### To do
A – From the passage on the relativistic conserved current, list every equation number it refers back to that is not displayed in the passage itself.
B – Proceed with the passage on the relativistic conserved current, continuing it from the point where it stops.

### Text
Start
The corresponding conserved current obeying \(\partial _{t}\rho +\partial _{x}j=0\) can be written in the same form as the Schrödinger current (5), namely

$$\begin{aligned} j(x,t)=\frac{1}{2m}\left( \left\langle \psi \right| P\left| x\right\rangle \left\langle x\right| \left. \psi \right\rangle +\left\langle \psi \right| \left. x\right\rangle \left\langle x\right| P\left| \psi \right\rangle \right) . \end{aligned}$$

(11)

We therefore also have as for the Schrödinger current average

$$\begin{aligned} \left\langle j(t)\right\rangle =\left\langle \psi \right| \frac{P}{m}\left| \psi \right\rangle . \end{aligned}$$

(12)

But in a relativistic context, p/m is not the classical velocity of a particle (it is not even bounded); the classical expression for the relativistic velocity is

$$\begin{aligned} v_{cl}=\frac{pc^{2}}{E_{p}}=\frac{p}{\gamma m}, \end{aligned}$$

(13)

where \(E_{p}\equiv \sqrt{p^{2}c^{2}+m^{2}c^{4}}\). Hence there is no analog for the right hand-side of Eq. (6). Moreover the current cannot take the form (7), as \(\left| \left\langle x\right| \left. \psi \right\rangle \right| ^{2}\) does not represent the conserved density.
End
### Supplied entries
Start
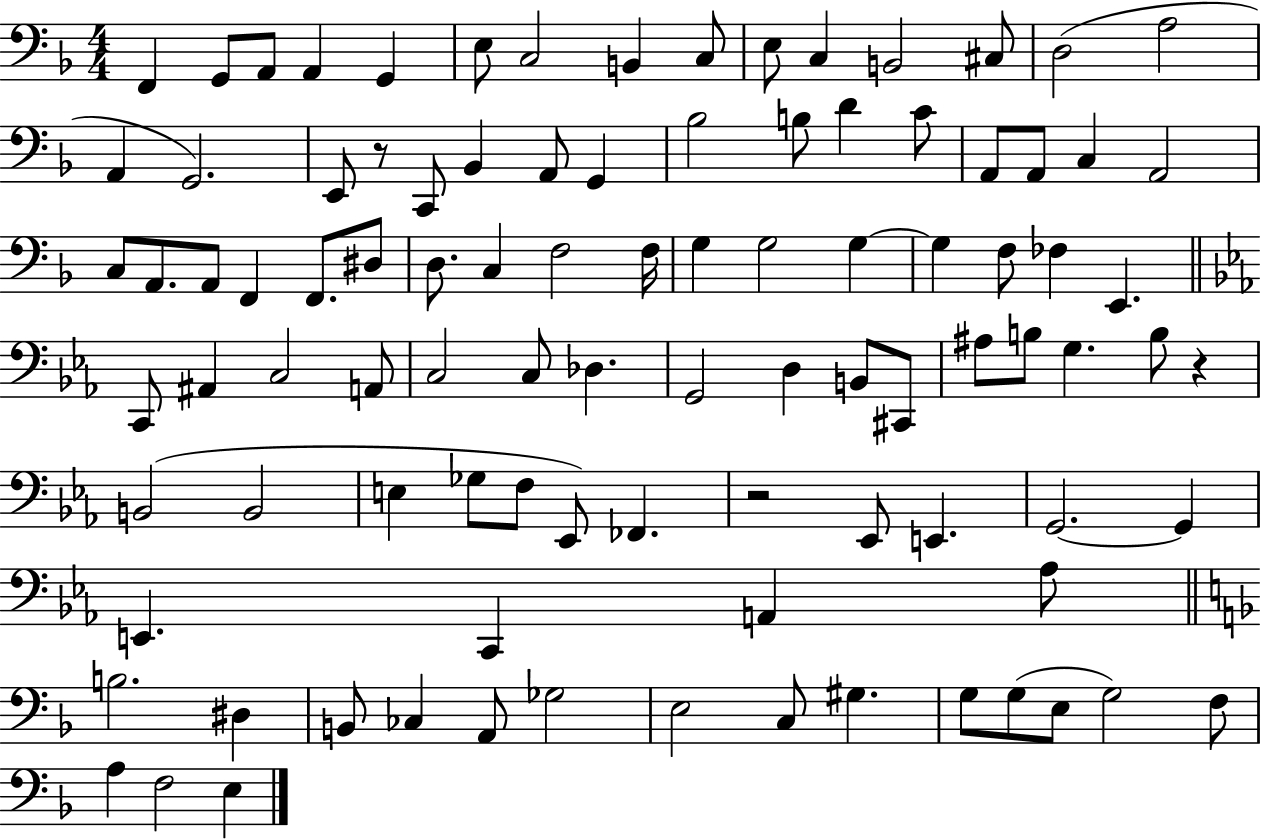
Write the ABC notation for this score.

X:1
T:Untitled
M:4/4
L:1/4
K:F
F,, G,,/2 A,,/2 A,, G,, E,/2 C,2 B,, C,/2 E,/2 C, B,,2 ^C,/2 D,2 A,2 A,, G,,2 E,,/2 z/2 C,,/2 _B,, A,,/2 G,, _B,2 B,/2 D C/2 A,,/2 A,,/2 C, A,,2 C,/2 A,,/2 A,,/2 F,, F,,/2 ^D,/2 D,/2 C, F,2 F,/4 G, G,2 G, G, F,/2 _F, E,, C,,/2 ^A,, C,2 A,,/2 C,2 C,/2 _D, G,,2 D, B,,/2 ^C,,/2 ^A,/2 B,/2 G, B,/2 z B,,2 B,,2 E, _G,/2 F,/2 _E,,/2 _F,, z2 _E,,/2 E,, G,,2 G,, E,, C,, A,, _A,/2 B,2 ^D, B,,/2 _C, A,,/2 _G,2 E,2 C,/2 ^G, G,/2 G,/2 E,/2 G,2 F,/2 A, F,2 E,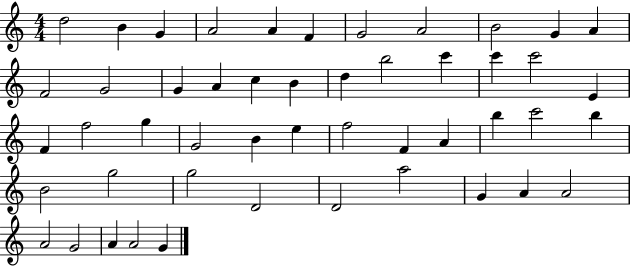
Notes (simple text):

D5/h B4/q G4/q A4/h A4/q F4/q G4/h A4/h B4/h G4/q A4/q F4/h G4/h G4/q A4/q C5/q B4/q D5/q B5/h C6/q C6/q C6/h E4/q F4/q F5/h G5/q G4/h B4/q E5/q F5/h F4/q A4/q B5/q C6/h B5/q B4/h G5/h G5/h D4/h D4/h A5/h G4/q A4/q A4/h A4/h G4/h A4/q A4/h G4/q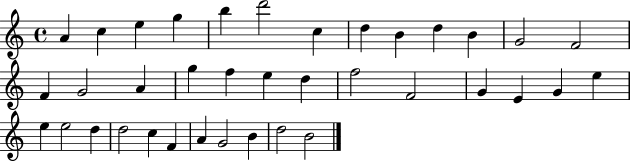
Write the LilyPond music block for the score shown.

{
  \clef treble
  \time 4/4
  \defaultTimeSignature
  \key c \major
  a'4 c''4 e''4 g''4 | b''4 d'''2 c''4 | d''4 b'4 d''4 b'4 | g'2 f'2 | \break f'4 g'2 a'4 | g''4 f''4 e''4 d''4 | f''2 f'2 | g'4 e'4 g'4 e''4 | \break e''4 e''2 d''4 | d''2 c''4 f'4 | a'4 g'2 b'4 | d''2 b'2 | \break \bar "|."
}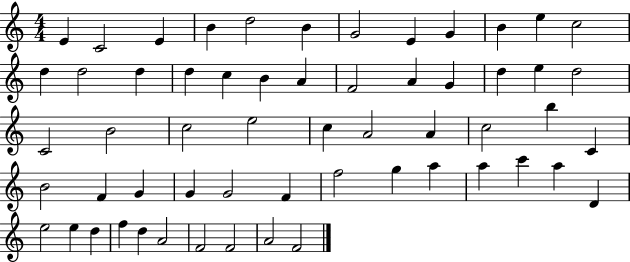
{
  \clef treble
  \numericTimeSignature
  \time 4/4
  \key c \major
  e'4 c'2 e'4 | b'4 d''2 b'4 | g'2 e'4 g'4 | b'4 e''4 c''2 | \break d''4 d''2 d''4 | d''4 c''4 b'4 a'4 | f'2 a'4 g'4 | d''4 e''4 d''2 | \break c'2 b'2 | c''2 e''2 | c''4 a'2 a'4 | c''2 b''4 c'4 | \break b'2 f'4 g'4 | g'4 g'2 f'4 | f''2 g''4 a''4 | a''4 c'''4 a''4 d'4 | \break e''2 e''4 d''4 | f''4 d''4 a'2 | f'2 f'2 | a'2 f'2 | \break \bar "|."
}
End
### Results for the exercise
A – (5), (6), (7)

B –
2.2.2 Klein-Gordon Equation in Hamilton Form

As is well-known [19], the Klein-Gordon (KG) equation can be written in a form involving a first order time derivative,

$$\begin{aligned} i\hbar \partial _{t}\Psi =\left[ \left( \tau _{3}+i\tau _{2}\right) \frac{P^{2} }{2m}+\tau _{3}mc^{2}\right] \Psi \end{aligned}$$

(14)

where \(\tau _{i}\) are the usual Pauli matrices (generally denoted \(\sigma _{i}\) in other contexts). The wave-function

$$\begin{aligned} \Psi =\left( \begin{array}{c} \varphi \\ \chi \end{array} \right) \end{aligned}$$

(15)

is now a 2-dimensional vector whose components are related to the solutions of the canonical KG equation (9) by

$$\begin{aligned} \psi&=\varphi +\chi \end{aligned}$$

(16)

$$\begin{aligned} i\hbar \partial _{t}\psi&=mc^{2}\left( \varphi -\chi \right) . \end{aligned}$$

(17)

The positive and negative energy plane-wave solutions of the canonical KG equation become

$$\begin{aligned} \Psi ^{+}&=\frac{1}{2\sqrt{mc^{2}E_{p}}}\left( \begin{array}{c} mc^{2}+E_{p}\\ mc^{2}-E_{p} \end{array} \right) e^{-i\left( E_{p}t-px\right) /\hbar } \end{aligned}$$

(18)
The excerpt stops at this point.